Jörn Ratering: "Mambo Supa Dupa"

Okay, der Fischer-Verlag trägt ziemlich dick auf und behauptet gleich auf Seite 2, dass Jörn Ratering „in Tansania so bekannt ist wie Angelina Jolie und Brad Pitt zusammen“. Und die Mitteilung, dass „der Ethnologiestudent über Nacht zu einem der begehrtesten Stars in Tansanias Traumfabrik Tollywood“ geworden ist, entspringt eher der Phantasie der Marketing-Verlagsabteilung nach dem Reality-Show-Motto „Unser Mann im Dschungel Afrikas“ (schon im nur 80 km entfernten Bagamoyo kennt Jörn Ratering kein Mensch). Immerhin: Mit dieser Masche hat es der Autor in die Talkshows von Tietjen und Hirschhausen, TV total und ins ZDF-Mittagsmagazin geschafft.

--------------------------------------------------

Aufgaben
A: Schreiben Sie den Abschnitt der Auswahl ab, der mit „Okay, der Fischer-Verlag“ beginnt und bis einschließlich „ins ZDF-Mittagsmagazin geschafft.“ reicht.
B: Welcher Verlag wird in der Auswahl genannt?

Extrahierte Datensätze

--------------------------------------------------

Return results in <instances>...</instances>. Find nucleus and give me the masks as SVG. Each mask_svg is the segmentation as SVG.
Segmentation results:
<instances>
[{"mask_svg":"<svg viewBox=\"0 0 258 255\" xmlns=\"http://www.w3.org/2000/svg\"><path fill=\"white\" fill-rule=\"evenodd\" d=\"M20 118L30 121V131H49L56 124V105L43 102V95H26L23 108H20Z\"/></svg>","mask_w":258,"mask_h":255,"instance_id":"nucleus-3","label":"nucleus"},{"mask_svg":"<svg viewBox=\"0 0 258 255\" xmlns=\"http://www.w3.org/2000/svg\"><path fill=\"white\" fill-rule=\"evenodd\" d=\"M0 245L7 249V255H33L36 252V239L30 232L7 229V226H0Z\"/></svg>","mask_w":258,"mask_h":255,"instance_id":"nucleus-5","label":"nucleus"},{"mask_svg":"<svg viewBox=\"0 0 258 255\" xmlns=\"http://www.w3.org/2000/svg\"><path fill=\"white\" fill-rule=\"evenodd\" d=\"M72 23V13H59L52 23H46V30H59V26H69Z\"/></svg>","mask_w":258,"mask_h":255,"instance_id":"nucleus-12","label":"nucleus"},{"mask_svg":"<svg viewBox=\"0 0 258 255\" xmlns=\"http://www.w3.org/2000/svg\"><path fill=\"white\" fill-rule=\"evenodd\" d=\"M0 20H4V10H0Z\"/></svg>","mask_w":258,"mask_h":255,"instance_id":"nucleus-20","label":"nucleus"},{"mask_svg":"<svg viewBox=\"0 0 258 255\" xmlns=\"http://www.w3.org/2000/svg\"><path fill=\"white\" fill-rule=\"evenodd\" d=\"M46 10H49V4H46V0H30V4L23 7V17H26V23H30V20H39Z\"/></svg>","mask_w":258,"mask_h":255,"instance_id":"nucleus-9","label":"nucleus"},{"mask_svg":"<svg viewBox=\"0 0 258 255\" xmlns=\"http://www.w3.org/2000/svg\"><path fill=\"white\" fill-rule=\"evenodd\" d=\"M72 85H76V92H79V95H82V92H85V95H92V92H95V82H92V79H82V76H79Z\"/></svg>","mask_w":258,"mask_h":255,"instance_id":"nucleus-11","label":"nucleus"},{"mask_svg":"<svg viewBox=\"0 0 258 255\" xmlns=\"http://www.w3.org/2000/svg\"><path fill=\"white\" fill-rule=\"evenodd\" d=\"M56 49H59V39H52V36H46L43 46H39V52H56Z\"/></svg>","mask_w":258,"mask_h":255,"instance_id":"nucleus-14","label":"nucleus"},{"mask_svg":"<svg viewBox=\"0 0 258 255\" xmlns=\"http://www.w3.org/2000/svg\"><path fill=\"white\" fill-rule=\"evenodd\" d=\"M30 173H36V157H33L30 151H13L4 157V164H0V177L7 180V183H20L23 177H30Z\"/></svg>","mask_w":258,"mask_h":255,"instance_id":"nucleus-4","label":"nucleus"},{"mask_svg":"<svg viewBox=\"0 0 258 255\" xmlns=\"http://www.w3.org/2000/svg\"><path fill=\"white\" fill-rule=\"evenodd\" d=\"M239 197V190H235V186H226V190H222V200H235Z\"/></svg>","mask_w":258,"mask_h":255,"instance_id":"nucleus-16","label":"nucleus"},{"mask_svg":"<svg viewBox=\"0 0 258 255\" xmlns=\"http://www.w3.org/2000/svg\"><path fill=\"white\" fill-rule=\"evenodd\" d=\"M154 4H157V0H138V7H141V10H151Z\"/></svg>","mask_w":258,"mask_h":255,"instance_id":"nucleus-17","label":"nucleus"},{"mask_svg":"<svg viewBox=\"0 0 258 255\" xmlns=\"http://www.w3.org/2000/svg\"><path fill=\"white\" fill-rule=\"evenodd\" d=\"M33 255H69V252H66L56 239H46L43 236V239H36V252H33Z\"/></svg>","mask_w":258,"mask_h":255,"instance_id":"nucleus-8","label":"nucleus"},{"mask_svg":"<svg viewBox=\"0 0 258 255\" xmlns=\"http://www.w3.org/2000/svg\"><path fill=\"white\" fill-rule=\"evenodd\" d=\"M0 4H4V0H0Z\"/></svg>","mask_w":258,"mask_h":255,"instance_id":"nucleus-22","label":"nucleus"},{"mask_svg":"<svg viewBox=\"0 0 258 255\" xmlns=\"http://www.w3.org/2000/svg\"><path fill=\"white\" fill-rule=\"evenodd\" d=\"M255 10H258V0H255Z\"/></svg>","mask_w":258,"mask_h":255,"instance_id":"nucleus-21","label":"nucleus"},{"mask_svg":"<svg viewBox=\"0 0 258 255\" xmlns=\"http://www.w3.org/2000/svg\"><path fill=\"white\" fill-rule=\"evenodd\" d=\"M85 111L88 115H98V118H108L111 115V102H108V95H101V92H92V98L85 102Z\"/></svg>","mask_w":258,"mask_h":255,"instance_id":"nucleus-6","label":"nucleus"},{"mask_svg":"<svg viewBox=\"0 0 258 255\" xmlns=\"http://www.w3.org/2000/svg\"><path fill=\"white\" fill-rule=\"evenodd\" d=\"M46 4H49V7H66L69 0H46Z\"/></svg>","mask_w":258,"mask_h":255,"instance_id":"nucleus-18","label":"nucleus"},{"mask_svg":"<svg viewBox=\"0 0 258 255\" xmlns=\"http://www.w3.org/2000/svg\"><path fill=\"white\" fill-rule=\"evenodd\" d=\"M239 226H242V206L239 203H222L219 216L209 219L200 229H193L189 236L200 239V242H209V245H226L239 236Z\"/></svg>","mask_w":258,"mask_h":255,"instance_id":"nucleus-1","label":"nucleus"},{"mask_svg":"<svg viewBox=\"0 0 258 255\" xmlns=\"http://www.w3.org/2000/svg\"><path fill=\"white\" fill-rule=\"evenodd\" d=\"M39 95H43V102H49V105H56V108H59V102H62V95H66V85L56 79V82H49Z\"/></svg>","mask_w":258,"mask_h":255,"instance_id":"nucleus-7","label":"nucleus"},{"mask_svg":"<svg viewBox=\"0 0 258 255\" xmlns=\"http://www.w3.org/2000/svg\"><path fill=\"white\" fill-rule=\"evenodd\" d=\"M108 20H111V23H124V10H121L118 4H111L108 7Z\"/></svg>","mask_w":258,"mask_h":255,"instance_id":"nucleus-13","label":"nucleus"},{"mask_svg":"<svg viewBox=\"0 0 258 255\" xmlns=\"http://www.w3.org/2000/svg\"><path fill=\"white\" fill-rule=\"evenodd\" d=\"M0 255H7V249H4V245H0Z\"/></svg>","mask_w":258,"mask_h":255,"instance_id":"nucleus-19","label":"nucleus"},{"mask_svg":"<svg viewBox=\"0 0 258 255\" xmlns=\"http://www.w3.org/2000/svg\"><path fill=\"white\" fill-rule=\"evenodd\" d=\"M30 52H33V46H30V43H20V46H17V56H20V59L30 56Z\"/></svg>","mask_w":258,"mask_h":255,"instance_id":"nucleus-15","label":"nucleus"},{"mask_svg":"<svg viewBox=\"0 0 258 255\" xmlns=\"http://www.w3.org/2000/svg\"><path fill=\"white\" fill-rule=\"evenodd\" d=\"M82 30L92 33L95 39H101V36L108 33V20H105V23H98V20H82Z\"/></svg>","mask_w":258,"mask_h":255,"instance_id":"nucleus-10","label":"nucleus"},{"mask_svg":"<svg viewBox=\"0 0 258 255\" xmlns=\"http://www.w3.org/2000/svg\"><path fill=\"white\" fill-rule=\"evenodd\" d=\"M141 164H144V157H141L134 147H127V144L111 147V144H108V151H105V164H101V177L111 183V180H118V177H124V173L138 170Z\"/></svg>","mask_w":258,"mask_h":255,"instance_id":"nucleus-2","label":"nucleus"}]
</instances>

--------------------------------------------------

Lösungen
A:
Okay, der Fischer-Verlag trägt ziemlich dick auf und behauptet gleich auf Seite 2, dass Jörn Ratering „in Tansania so bekannt ist wie Angelina Jolie und Brad Pitt zusammen“. Und die Mitteilung, dass „der Ethnologiestudent über Nacht zu einem der begehrtesten Stars in Tansanias Traumfabrik Tollywood“ geworden ist, entspringt eher der Phantasie der Marketing-Verlagsabteilung nach dem Reality-Show-Motto „Unser Mann im Dschungel Afrikas“ (schon im nur 80 km entfernten Bagamoyo kennt Jörn Ratering kein Mensch). Immerhin: Mit dieser Masche hat es der Autor in die Talkshows von Tietjen und Hirschhausen, TV total und ins ZDF-Mittagsmagazin geschafft.

B: Der Fischer-Verlag.